Académico UdeC lidera estudio que surge como necesidad por el alza de delitos violentos como robos en Chile, el gran impacto en la salud mental de las víctimas y la poca evidencia sobre los mejores abordajes psicológicos tempranos para prevenir o disminuir efectos negativos.

En el año 2019 más de medio millón de personas en Chile denunciaron ser víctimas de un delito violento. Eventos cuya incidencia disminuyó durante 2020 dadas las restricciones que obligó a imponer la situación sanitaria de la Covid-19 y que al irse flexibilizando a contar del 2021 tendieron al alza. Así, por ejemplo, según el Índice Nacional 2021 de Fundación Paz Ciudadana, que elabora un sondeo, el año pasado en 3 de cada 10 hogares hubo al menos una persona que fue víctima de un robo o intento de robo en los últimos 6 meses, sustancialmente más que el año previo.

Y entre los delitos violentos los más frecuentes son robo con violencia o intimidación y la agresión con resultado de lesiones; violencias que pueden tener drásticas y complejas repercusiones en la salud mental de las víctimas al experimentarse como eventos altamente estresantes y potencialmente traumáticos, sostuvo el doctor en Psicología Felipe García, director del Doctorado en Salud Mental de la Facultad de Medicina e investigador del Programa de Neurociencia, Psiquiatría y Salud Mental (Nepsam) de la Universidad de Concepción (UdeC) y codirector general del Centro de Estudios Sistémicos (Cesist) Chile.

Investigación y necesidad

El académico advirtió que altos niveles de sintomatología postraumática y depresiva, que pueden cronificarse y conllevar diversos impedimentos, pueden ser parte de las consecuencias de las vivencias muy estresantes o traumáticas, aunque también destacó que es posible que las víctimas preserven su bienestar e incluso crezcan a partir de la integración y elaboración de lo vivido, lo que definió como “crecimiento postraumático”. Y prevenir e intervenir las consecuencias en salud mental para que la violencia delictual no deje secuelas que perduren y promover que las personas crezcan desde la vivencia es el objetivo de un proyecto de investigación que lidera y que se adjudicó recursos desde el último concurso Fondecyt Regular para iniciar su ejecución este 2022.

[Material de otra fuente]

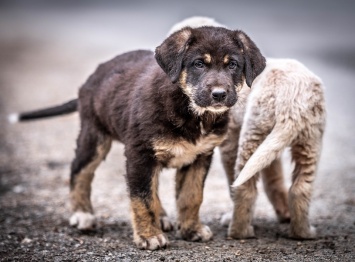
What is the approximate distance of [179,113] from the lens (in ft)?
19.3

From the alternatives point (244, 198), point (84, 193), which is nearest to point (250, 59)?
point (244, 198)

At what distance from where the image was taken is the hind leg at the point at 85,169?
6.93 m

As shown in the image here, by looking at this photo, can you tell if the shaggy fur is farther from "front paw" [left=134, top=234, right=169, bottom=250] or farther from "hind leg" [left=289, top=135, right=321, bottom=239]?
"front paw" [left=134, top=234, right=169, bottom=250]

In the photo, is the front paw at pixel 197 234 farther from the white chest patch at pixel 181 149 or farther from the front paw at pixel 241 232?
the white chest patch at pixel 181 149

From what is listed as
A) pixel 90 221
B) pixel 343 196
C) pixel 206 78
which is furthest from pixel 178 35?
pixel 343 196

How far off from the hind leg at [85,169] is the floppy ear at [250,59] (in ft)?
6.03

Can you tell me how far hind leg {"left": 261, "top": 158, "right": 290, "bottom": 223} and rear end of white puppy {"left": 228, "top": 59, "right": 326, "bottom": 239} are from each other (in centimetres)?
81

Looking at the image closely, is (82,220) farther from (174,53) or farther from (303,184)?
→ (303,184)

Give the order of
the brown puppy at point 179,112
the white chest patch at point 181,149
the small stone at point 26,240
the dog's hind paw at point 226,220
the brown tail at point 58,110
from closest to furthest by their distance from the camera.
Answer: the brown puppy at point 179,112, the white chest patch at point 181,149, the small stone at point 26,240, the dog's hind paw at point 226,220, the brown tail at point 58,110

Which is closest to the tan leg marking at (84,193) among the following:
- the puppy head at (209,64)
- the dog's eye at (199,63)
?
the puppy head at (209,64)

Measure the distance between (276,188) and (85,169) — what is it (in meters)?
2.14

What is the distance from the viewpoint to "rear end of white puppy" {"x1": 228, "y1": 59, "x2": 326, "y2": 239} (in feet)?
20.0

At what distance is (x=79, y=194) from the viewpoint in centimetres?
716

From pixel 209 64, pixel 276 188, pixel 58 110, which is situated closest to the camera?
pixel 209 64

La propuesta, precisó García, evaluará la efectividad de programas de intervención breve basados en la Terapia Sistémica Breve y la Terapia Cognitiva Conductual Positiva, aplicados en víctimas recientes de violencia delictual para evitar o disminuir síntomas postraumáticos y depresivos y favorecer el bienestar subjetivo y crecimiento postraumático. La hipótesis es que serán efectivas y su confirmación permitirá implementar protocolos de intervención temprana de delitos violentos, de bajo costo y sustentados en evidencia empírica, manifestó.

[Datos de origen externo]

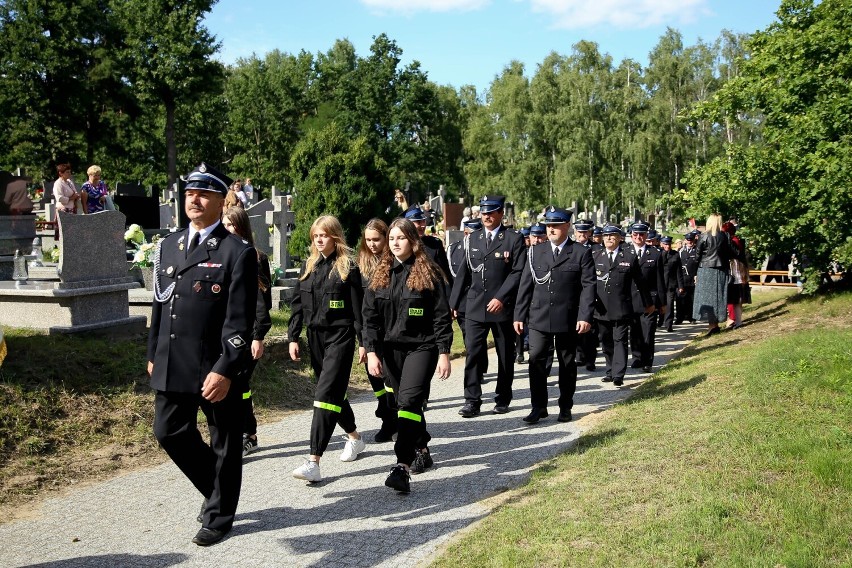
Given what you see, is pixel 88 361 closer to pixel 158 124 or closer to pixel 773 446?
pixel 773 446

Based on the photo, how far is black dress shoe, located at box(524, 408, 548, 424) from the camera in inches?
320

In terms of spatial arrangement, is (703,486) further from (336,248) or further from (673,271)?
(673,271)

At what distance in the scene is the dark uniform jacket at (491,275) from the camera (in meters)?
8.78

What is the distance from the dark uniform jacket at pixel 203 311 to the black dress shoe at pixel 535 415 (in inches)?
161

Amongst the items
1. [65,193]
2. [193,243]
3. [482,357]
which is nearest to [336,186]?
[65,193]

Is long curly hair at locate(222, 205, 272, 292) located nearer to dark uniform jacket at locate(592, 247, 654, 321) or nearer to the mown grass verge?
the mown grass verge

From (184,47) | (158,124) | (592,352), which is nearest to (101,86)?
(184,47)

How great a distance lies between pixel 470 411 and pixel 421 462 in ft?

Estudio y resultados que se originan como necesidad dada la cruda realidad de una creciente violencia delictual y a partir de su experiencia como psicólogo clínico e investigador dedicado hace más de una década al estrés postraumático y afrontamiento de situaciones altamente estresantes y/o traumáticas, participando y liderando diversas iniciativas, sobre las que resaltó que “el último proyecto Fondecyt a mi cargo probó que intervenciones breves y casi inmediatas al evento prevenían el desarrollo de sintomatología postraumática o depresiva”. En ese participaron personas con diversas vivencias, desde diagnóstico de una patología catastrófica a desastres como el 27/F, y aseguró que “entre eventos estresantes, los de mayor cantidad de respuesta postraumática negativa son los delictuales” y que “las estrategias para ayudar a estas personas no han sido suficientemente estudiadas”.

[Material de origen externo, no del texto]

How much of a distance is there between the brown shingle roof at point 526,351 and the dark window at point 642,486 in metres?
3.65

Así, se sabe que es muy probable que una persona que sufre un asalto desarrolle una respuesta negativa y sufra trauma, por lo que va a necesitar ayuda, pero que esta no siempre se entrega y que cuando se entrega no suele ser oportuna o apropiada, pues afirmó que “no se ha verificado cuál es la ayuda más adecuada”.

El proyecto

El estudio tiene un plazo de ejecución de 4 años y Felipe García adelantó que los programas que se diseñen constarán de seis sesiones cada uno y se aplicarán de manera aleatoria a más de 100 personas mayores de 18 años de las regiones Metropolitana, del Maule y Biobío víctimas de violencia delictual en los últimos seis meses, quienes se derivarán desde la Unidad Regional de Atención a Víctimas y Testigos de la Fiscalía y del Programa de Apoyo a Víctimas de la Subsecretaría de Prevención del Delito.